Monday, March 31, 2008

Animal Rescue or Shelter?

What does it mean to be an animal rescue or pet rescue organization? Is an animal rescue something different than an animal shelter?

The Animal Welfare League of Arlington in Virginia, with an open-door policy and animal control services under its roof serves, as I suspect many shelters do, as both an animal shelter and animal rescue. Many shelters not only provide homes to unwanted pets and adopt out great animals, they also provide a variety of animal rescue services. Every day the loving staff at the Animal Welfare League of Arlington rescue pets from adverse situations.

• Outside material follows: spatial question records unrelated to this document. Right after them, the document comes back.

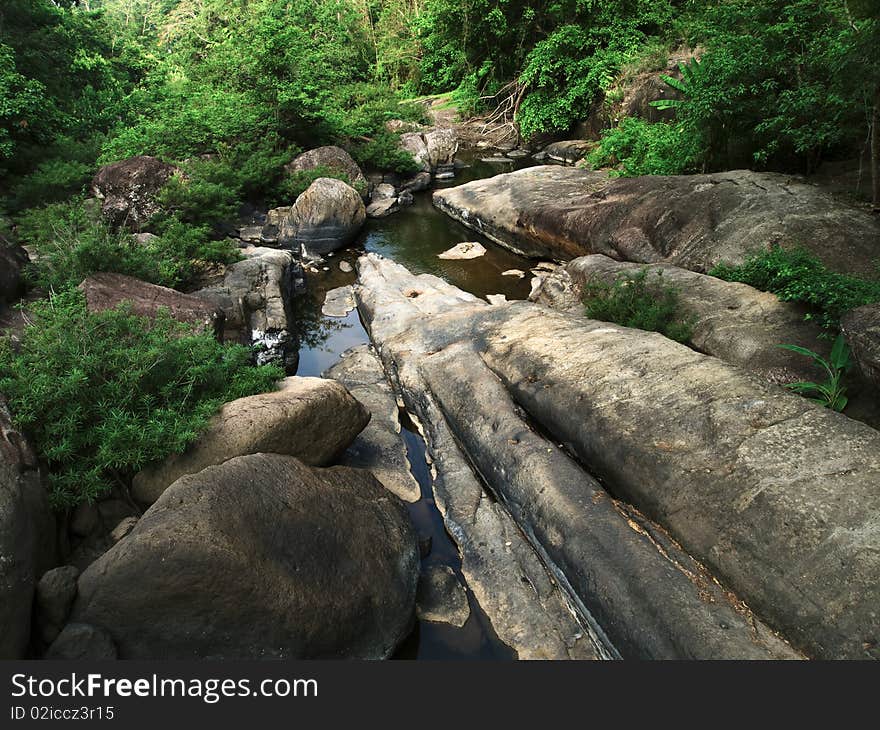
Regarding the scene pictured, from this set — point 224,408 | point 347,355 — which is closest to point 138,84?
point 347,355

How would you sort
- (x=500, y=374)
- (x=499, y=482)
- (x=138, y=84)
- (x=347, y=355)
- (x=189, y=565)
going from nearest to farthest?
(x=189, y=565)
(x=499, y=482)
(x=500, y=374)
(x=347, y=355)
(x=138, y=84)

For example, if shelters and rescues did not exist, it would not necessarily make guardians of unwanted pets keep them, would it? Then what would happen? Would the dog of the people who are moving to a place that does not allow pets be dumped on the side of the road or simply left behind? It happens, more often with cats, that they are abandoned when a family moves. Left to fend for themselves.

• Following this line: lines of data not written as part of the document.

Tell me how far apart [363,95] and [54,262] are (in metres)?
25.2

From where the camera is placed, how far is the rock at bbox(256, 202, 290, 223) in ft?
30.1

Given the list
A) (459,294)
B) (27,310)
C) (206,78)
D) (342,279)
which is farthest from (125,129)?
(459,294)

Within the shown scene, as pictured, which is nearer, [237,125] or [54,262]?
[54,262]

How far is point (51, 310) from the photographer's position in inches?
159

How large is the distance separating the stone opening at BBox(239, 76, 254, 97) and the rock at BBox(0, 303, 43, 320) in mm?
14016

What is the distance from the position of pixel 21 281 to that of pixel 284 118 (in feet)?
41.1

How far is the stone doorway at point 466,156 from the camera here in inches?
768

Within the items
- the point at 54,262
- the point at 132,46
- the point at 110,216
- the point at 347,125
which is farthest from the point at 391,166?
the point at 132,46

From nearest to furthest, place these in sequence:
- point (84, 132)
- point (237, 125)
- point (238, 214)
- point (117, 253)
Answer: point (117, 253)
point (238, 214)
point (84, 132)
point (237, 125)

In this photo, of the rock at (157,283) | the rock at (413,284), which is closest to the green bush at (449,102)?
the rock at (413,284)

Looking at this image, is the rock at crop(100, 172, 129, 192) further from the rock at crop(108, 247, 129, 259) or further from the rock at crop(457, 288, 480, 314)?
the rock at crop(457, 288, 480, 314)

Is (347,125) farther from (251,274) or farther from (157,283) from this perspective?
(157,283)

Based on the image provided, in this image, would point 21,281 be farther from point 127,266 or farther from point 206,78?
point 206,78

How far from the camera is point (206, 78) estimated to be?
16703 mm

But what, exactly, is the difference between and animal rescue and and animal shelter? According to an entry in Wikipedia:

"There are two major difference between shelters and rescue groups. Shelters are usually run and funded by local government. Rescue groups are funded mainly by donations and most of the staff are volunteers. While some shelters put animals into foster homes, many are housed on site in kennels. Rescue groups place all their rescues into foster homes as they do not have shelter facilities."

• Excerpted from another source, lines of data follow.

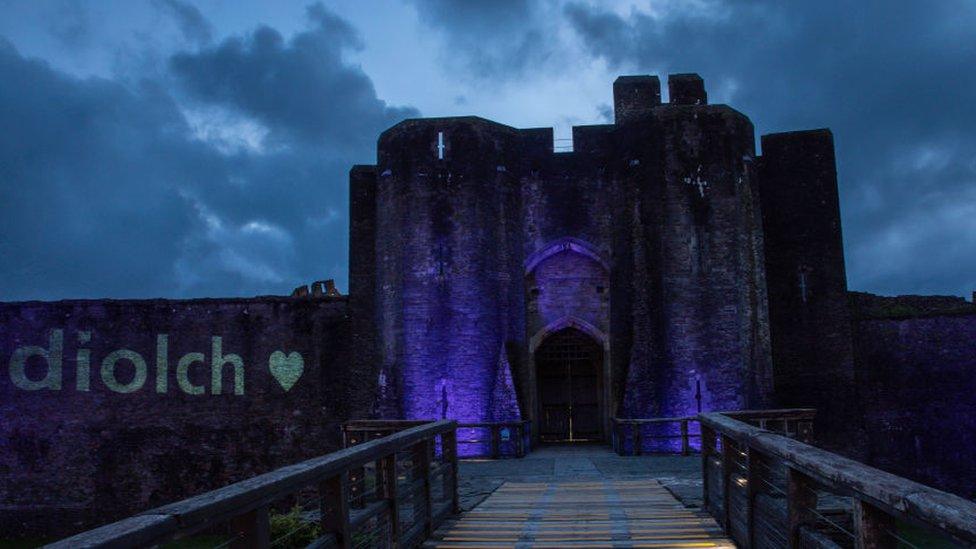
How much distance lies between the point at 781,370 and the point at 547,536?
1427 cm

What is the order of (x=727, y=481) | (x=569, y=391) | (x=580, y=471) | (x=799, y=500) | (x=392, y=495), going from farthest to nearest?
(x=569, y=391), (x=580, y=471), (x=727, y=481), (x=392, y=495), (x=799, y=500)

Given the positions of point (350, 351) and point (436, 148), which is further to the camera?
point (350, 351)

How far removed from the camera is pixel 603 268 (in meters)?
20.1

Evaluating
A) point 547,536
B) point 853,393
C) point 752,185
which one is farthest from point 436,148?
point 547,536

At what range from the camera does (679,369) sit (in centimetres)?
1791

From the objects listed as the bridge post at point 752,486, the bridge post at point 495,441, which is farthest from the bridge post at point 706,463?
the bridge post at point 495,441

Well, the Animal Welfare League of Arlington is partially funded by the County but offers additional services such as veterinary assistance, low-cost spay and neuter, additional healthcare for unwanted animals and so much more with help from donations.

The Animal Welfare League of Arlington does employ the use of volunteer foster homes, as many other shelters do and as rescues do, and, there are several rescue organization in the Virginia area that do have onsite kennels, in addition to foster homes.

There is also a common misconception that all shelters impose a time limit on animals in their care. At the Animal Welfare League of Arlington, as with many of the more progressive shelters, this is absolutely not the case.

It seems that as animal shelters evolve, the lines between animal rescues and animal shelters are blurred.

Thankfully, however, at least in Virginia, we have so many shelters and rescues serving the animals of our community that hopefully, one day, no dog, cat or small companion animal will have to do without rescue.